DATA BLOCK
▼
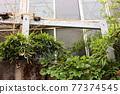 home, housing, residence 77374545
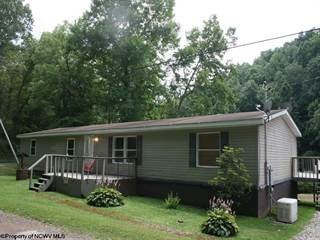 Single Family for sale in 3143 Canton Road, West Union, WV, 26456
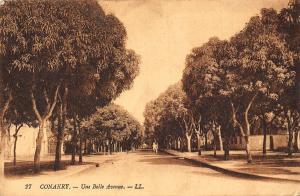 Guinea Conakry Une Belle Avneue Street Promenade Cyclist Postcard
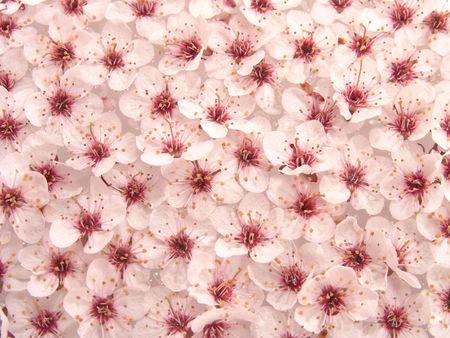 Plum Flowers Pattern Stock Photo - 395455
▲
AIM OF THE TASK
Restate the lines above exactly, from the one bearing "Single Family for" through the final line of the material, both included, omitting pictures.

RESPONSE BOX
 Single Family for sale in 3143 Canton Road, West Union, WV, 26456
 Guinea Conakry Une Belle Avneue Street Promenade Cyclist Postcard
 Plum Flowers Pattern Stock Photo - 395455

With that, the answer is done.